» Data for this task
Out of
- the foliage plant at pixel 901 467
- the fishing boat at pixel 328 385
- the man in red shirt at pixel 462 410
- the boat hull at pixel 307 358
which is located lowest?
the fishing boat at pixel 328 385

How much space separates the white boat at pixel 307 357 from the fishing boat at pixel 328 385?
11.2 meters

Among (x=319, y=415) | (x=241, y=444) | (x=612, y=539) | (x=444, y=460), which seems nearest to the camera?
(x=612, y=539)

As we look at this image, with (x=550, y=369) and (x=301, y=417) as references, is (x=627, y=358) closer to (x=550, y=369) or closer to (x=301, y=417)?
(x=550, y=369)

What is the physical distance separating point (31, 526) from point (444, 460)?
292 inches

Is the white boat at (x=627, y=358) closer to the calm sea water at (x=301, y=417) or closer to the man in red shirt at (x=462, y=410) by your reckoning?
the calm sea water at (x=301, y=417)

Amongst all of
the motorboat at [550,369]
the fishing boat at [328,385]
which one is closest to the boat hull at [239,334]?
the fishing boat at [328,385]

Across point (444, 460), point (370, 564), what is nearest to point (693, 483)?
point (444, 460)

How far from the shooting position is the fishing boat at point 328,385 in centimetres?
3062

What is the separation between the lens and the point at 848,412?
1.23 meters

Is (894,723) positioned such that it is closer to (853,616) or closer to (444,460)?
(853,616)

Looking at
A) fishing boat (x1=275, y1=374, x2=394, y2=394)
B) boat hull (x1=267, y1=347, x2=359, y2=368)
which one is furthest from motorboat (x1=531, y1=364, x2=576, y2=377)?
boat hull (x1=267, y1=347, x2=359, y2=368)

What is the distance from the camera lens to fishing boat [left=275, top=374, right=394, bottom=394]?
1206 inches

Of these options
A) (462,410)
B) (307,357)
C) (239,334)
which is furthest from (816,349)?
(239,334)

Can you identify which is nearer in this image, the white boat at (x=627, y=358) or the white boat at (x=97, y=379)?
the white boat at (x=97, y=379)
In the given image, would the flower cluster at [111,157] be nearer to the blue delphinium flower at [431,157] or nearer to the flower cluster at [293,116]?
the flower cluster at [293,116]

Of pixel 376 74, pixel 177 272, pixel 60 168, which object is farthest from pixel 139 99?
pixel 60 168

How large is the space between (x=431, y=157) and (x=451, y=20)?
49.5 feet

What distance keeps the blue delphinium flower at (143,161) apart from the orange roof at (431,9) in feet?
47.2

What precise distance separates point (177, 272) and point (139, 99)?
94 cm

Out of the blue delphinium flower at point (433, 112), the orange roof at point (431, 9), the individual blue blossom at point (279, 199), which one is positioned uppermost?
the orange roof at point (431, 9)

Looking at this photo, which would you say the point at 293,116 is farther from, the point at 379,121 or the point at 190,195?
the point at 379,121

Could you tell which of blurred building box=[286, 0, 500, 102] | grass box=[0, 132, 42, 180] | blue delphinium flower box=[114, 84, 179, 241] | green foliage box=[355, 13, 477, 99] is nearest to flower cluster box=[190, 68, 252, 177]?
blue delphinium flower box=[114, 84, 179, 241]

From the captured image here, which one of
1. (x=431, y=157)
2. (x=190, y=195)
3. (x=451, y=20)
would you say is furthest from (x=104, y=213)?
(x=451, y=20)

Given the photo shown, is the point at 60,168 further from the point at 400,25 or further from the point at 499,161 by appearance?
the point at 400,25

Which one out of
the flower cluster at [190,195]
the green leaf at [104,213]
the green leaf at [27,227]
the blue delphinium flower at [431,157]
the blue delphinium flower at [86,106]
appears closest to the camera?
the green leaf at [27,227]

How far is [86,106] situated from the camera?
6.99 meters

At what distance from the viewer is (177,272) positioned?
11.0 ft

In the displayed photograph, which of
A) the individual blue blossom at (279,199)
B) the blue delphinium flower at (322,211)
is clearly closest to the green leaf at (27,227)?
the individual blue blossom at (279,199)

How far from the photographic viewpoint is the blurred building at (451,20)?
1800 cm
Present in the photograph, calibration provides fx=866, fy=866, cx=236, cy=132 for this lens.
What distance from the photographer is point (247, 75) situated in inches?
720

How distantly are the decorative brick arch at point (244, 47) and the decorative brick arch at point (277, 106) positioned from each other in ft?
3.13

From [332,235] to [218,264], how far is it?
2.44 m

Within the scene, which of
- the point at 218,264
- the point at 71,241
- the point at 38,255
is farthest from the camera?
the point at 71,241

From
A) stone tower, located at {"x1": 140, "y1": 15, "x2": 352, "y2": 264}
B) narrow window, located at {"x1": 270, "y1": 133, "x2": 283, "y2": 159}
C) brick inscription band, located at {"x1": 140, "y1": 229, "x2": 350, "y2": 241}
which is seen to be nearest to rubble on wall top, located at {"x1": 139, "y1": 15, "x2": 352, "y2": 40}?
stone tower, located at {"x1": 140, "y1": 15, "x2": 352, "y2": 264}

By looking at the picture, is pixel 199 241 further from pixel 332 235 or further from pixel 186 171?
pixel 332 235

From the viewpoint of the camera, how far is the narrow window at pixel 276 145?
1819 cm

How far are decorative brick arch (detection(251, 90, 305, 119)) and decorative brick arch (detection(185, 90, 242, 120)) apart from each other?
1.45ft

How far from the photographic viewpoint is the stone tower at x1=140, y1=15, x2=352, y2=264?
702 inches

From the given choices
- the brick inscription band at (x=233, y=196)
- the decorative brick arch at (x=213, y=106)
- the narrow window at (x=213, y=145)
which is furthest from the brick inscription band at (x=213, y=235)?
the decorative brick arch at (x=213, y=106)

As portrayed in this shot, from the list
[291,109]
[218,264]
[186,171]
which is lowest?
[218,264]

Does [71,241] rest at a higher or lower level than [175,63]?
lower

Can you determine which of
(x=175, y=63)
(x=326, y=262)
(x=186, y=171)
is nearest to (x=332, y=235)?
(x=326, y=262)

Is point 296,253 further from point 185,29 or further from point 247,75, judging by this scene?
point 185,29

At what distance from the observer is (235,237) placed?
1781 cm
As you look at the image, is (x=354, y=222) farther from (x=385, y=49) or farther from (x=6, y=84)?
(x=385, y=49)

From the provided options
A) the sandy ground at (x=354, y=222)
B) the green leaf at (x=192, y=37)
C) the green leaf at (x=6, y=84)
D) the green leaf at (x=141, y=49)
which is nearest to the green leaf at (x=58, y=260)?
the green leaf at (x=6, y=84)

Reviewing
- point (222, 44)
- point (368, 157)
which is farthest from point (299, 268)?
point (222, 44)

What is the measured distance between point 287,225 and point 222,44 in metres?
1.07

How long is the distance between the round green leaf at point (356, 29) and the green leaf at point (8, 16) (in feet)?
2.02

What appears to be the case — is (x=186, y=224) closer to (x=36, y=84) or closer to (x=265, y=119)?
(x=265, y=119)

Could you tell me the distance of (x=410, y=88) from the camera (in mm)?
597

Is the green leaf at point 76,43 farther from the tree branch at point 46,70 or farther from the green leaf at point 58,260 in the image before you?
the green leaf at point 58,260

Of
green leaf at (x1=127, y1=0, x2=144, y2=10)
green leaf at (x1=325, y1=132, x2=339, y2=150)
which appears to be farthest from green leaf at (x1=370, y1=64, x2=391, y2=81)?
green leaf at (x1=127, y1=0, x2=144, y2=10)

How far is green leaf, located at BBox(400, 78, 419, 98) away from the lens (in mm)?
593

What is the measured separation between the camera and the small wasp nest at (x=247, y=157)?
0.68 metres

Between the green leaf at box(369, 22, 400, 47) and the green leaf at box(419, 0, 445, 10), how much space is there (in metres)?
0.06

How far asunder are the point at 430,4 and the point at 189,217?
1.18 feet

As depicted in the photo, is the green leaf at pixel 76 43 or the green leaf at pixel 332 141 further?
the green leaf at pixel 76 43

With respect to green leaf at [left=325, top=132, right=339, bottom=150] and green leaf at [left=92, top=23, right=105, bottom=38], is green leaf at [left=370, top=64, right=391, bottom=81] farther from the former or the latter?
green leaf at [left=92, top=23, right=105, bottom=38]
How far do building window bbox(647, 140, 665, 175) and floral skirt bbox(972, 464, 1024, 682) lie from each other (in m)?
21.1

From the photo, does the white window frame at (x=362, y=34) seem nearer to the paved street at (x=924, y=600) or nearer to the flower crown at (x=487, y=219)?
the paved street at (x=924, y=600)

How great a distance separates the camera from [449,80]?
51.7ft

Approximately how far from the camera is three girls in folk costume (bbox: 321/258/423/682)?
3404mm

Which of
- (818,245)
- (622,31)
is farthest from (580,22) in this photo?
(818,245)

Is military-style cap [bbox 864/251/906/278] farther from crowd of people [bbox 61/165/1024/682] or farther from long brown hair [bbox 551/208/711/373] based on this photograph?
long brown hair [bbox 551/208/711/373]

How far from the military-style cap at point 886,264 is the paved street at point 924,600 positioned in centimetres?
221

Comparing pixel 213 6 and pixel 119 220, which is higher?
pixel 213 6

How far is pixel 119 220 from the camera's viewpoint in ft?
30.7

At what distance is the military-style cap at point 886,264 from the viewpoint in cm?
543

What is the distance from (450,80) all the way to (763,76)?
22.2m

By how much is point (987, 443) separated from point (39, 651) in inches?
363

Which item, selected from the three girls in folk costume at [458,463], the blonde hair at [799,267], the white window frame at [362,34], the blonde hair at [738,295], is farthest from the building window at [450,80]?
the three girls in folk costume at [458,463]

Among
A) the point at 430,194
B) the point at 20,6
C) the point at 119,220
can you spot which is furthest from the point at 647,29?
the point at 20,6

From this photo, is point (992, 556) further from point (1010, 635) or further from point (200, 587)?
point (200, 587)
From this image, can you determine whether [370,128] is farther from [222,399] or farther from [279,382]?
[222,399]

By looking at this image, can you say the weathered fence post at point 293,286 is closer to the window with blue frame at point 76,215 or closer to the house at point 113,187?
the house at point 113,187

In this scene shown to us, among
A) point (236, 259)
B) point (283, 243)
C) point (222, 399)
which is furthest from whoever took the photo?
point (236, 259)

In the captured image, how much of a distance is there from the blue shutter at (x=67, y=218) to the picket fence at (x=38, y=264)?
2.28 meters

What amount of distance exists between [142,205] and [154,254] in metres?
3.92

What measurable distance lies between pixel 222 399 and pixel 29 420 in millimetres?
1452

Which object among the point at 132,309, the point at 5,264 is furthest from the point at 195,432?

» Directive
Beginning with the line that contains "Comparing pixel 213", quote each line exactly through the last line of the entries above, and nothing beyond them.

» Response below
Comparing pixel 213 6 and pixel 119 220, which is higher?
pixel 213 6

How far is pixel 119 220 from the camera's viewpoint in ft?
30.7

At what distance is the military-style cap at point 886,264 from the viewpoint in cm?
543

What is the distance from (450,80) all the way to (763,76)?
22.2m

By how much is point (987, 443) separated from point (39, 651) in inches?
363

Which item, selected from the three girls in folk costume at [458,463], the blonde hair at [799,267], the white window frame at [362,34], the blonde hair at [738,295], is farthest from the building window at [450,80]?
the three girls in folk costume at [458,463]

Among
A) the point at 430,194
B) the point at 20,6
C) the point at 119,220
can you spot which is furthest from the point at 647,29?
the point at 20,6

From this photo, is point (992, 556) further from point (1010, 635) or further from point (200, 587)?
point (200, 587)
From this image, can you determine whether [370,128] is farther from [222,399] or farther from [279,382]?
[222,399]

By looking at this image, can you say the weathered fence post at point 293,286 is closer to the window with blue frame at point 76,215 or closer to the house at point 113,187?
the house at point 113,187

In this scene shown to us, among
A) point (236, 259)
B) point (283, 243)
C) point (222, 399)
which is furthest from whoever took the photo?
point (236, 259)

In the captured image, how much of a distance is there from the blue shutter at (x=67, y=218) to the picket fence at (x=38, y=264)?
2.28 meters

What amount of distance exists between [142,205] and [154,254] in metres?
3.92

What measurable distance lies between pixel 222 399 and pixel 29 420 in millimetres?
1452

Which object among the point at 132,309, the point at 5,264 is furthest from the point at 195,432?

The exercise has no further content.